▶ [EXERCISE MATERIALS]:

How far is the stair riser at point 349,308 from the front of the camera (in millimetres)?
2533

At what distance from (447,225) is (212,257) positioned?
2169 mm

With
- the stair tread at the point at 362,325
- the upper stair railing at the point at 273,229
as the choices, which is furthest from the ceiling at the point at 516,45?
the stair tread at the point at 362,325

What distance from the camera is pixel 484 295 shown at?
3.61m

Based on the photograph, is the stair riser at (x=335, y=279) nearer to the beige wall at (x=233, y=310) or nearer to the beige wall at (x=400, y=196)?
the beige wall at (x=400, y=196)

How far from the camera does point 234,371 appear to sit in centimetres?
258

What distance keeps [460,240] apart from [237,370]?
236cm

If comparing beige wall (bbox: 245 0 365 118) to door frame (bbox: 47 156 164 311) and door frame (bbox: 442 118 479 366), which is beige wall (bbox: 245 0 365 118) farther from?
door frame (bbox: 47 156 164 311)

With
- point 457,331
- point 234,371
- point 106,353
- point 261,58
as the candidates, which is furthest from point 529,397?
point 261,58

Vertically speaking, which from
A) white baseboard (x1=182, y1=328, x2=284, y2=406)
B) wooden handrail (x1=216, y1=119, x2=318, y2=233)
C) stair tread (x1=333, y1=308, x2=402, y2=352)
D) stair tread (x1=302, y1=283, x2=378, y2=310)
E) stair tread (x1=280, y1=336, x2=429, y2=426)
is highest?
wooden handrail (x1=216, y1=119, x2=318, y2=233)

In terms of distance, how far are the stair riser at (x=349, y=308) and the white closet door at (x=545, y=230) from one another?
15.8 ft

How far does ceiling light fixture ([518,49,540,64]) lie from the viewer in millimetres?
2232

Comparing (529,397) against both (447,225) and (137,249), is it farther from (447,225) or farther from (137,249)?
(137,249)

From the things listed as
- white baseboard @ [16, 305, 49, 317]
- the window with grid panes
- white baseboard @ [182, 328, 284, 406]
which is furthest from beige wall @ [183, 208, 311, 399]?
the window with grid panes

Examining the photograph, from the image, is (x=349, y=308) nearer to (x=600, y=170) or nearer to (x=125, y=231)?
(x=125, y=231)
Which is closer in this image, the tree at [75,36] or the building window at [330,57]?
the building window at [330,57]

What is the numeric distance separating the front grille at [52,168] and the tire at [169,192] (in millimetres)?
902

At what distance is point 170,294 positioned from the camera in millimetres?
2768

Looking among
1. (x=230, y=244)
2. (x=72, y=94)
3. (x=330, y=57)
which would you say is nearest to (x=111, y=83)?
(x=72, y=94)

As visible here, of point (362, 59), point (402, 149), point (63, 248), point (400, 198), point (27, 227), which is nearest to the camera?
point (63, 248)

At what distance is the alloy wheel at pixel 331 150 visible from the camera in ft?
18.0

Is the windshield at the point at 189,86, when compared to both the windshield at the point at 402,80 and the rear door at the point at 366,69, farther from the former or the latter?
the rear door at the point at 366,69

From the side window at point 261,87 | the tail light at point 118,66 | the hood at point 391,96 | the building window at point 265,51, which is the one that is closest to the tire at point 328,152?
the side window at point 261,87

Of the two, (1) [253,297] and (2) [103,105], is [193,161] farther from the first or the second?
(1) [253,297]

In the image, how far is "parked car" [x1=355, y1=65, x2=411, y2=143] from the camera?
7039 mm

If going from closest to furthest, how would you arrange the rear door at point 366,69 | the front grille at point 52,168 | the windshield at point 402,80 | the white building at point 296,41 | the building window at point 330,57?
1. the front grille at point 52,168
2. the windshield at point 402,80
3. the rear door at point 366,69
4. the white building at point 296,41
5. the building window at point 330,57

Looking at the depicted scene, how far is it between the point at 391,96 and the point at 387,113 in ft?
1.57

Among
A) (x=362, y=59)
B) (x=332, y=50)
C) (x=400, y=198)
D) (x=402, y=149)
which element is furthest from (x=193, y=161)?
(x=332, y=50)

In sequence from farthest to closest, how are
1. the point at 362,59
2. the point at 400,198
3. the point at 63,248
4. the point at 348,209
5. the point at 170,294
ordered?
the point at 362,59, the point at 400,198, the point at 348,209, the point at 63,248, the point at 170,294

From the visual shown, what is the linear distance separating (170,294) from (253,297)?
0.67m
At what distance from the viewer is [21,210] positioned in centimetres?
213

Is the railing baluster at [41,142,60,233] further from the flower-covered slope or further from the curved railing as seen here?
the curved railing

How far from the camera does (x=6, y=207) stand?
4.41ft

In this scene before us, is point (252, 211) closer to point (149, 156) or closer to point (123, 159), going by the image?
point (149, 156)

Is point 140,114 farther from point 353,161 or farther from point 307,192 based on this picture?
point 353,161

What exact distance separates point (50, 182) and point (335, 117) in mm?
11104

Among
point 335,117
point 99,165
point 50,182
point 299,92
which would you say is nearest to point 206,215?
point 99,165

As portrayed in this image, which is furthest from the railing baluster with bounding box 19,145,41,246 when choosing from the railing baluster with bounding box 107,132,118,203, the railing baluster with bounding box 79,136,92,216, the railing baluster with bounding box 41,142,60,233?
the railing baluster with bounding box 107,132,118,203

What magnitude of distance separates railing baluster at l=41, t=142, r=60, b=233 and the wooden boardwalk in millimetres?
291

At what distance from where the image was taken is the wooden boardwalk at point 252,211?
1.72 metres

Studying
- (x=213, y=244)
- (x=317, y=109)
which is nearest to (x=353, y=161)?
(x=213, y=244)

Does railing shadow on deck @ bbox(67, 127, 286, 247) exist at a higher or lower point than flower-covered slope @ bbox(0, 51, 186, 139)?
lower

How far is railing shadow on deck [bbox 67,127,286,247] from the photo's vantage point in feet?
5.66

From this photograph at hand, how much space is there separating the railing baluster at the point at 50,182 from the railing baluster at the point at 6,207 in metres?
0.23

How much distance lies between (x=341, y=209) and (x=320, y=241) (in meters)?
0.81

▶ [TASK GOAL]:
Please output the lines above word for word.

▶ [IN RESPONSE]:
How far is the stair riser at point 349,308 from the front of the camera (in millimetres)?
2533

At what distance from (447,225) is (212,257) positioned?
2169 mm

With
- the stair tread at the point at 362,325
- the upper stair railing at the point at 273,229
as the choices, which is furthest from the ceiling at the point at 516,45?
the stair tread at the point at 362,325

What distance from the camera is pixel 484 295 shown at?
3.61m

Based on the photograph, is the stair riser at (x=335, y=279) nearer to the beige wall at (x=233, y=310) or nearer to the beige wall at (x=400, y=196)?
the beige wall at (x=400, y=196)

How far from the camera does point 234,371 appear to sit in centimetres?
258

What distance keeps [460,240] apart from [237,370]?
236cm

If comparing beige wall (bbox: 245 0 365 118) to door frame (bbox: 47 156 164 311) and door frame (bbox: 442 118 479 366), which is beige wall (bbox: 245 0 365 118) farther from?
door frame (bbox: 47 156 164 311)

With
- point 457,331
- point 234,371
- point 106,353
- point 261,58
as the candidates, which is furthest from point 529,397?
point 261,58

Vertically speaking, which from
A) white baseboard (x1=182, y1=328, x2=284, y2=406)
B) wooden handrail (x1=216, y1=119, x2=318, y2=233)
C) stair tread (x1=333, y1=308, x2=402, y2=352)
D) stair tread (x1=302, y1=283, x2=378, y2=310)
E) stair tread (x1=280, y1=336, x2=429, y2=426)
is highest?
wooden handrail (x1=216, y1=119, x2=318, y2=233)

In terms of distance, how far are the stair riser at (x=349, y=308) and the white closet door at (x=545, y=230) from one another?
15.8 ft

How far does ceiling light fixture ([518,49,540,64]) lie from the viewer in millimetres?
2232

Comparing (529,397) against both (447,225) and (137,249), is it farther from (447,225) or farther from (137,249)?
(137,249)

From the things listed as
- white baseboard @ [16, 305, 49, 317]
- the window with grid panes
- white baseboard @ [182, 328, 284, 406]
which is furthest from beige wall @ [183, 208, 311, 399]?
the window with grid panes

Examining the photograph, from the image, is (x=349, y=308) nearer to (x=600, y=170) or nearer to (x=125, y=231)?
(x=125, y=231)
Which is closer in this image, the tree at [75,36] or the building window at [330,57]?
the building window at [330,57]

What is the numeric distance separating the front grille at [52,168] and the tire at [169,192] (in millimetres)?
902

At what distance is point 170,294 positioned from the camera in millimetres?
2768

Looking among
1. (x=230, y=244)
2. (x=72, y=94)
3. (x=330, y=57)
which would you say is nearest to (x=111, y=83)?
(x=72, y=94)

As visible here, of point (362, 59), point (402, 149), point (63, 248), point (400, 198), point (27, 227), which is nearest to the camera?
point (63, 248)

At what distance is the alloy wheel at pixel 331 150 visible from the camera in ft?
18.0

Is the windshield at the point at 189,86, when compared to both the windshield at the point at 402,80 and the rear door at the point at 366,69, farther from the former or the latter?
the rear door at the point at 366,69

From the side window at point 261,87 | the tail light at point 118,66 | the hood at point 391,96 | the building window at point 265,51, which is the one that is closest to the tire at point 328,152?
the side window at point 261,87

Of the two, (1) [253,297] and (2) [103,105], is [193,161] farther from the first or the second?
(1) [253,297]

In the image, how far is "parked car" [x1=355, y1=65, x2=411, y2=143] from the camera?
7039 mm

If going from closest to furthest, how would you arrange the rear door at point 366,69 | the front grille at point 52,168 | the windshield at point 402,80 | the white building at point 296,41 | the building window at point 330,57?
1. the front grille at point 52,168
2. the windshield at point 402,80
3. the rear door at point 366,69
4. the white building at point 296,41
5. the building window at point 330,57

Looking at the depicted scene, how far is it between the point at 391,96 and the point at 387,113 in ft?
1.57

Among
A) (x=362, y=59)
B) (x=332, y=50)
C) (x=400, y=198)
D) (x=402, y=149)
which element is furthest from (x=193, y=161)?
(x=332, y=50)

In sequence from farthest to closest, how are
1. the point at 362,59
2. the point at 400,198
3. the point at 63,248
4. the point at 348,209
5. the point at 170,294
ordered?
the point at 362,59, the point at 400,198, the point at 348,209, the point at 63,248, the point at 170,294

From the visual shown, what is the linear distance separating (170,294) from (253,297)?
0.67m
At what distance from the viewer is [21,210] positioned in centimetres?
213

Is the railing baluster at [41,142,60,233] further from the flower-covered slope or further from the curved railing as seen here?
the curved railing

How far from the camera does (x=6, y=207) stand?
4.41ft

In this scene before us, is point (252, 211) closer to point (149, 156) or closer to point (123, 159), going by the image?
point (149, 156)

Is point 140,114 farther from point 353,161 or farther from point 307,192 based on this picture?
point 353,161

What exact distance separates point (50, 182) and point (335, 117) in mm?
11104

Among
point 335,117
point 99,165
point 50,182
point 299,92
which would you say is nearest to point 206,215?
point 99,165

As portrayed in this image, which is furthest from the railing baluster with bounding box 19,145,41,246 when choosing from the railing baluster with bounding box 107,132,118,203, the railing baluster with bounding box 79,136,92,216, the railing baluster with bounding box 41,142,60,233?
the railing baluster with bounding box 107,132,118,203

What magnitude of distance separates railing baluster at l=41, t=142, r=60, b=233 and the wooden boardwalk in millimetres?
291

At what distance from where the image was taken is the wooden boardwalk at point 252,211?
1.72 metres

Studying
- (x=213, y=244)
- (x=317, y=109)
which is nearest to (x=353, y=161)?
(x=213, y=244)

Does railing shadow on deck @ bbox(67, 127, 286, 247) exist at a higher or lower point than flower-covered slope @ bbox(0, 51, 186, 139)?
lower

How far is railing shadow on deck [bbox 67,127,286,247] from the photo's vantage point in feet?
5.66

From this photograph at hand, how much space is there separating the railing baluster at the point at 50,182 from the railing baluster at the point at 6,207 in metres?
0.23

How much distance lies between (x=341, y=209) and (x=320, y=241) (in meters)?
0.81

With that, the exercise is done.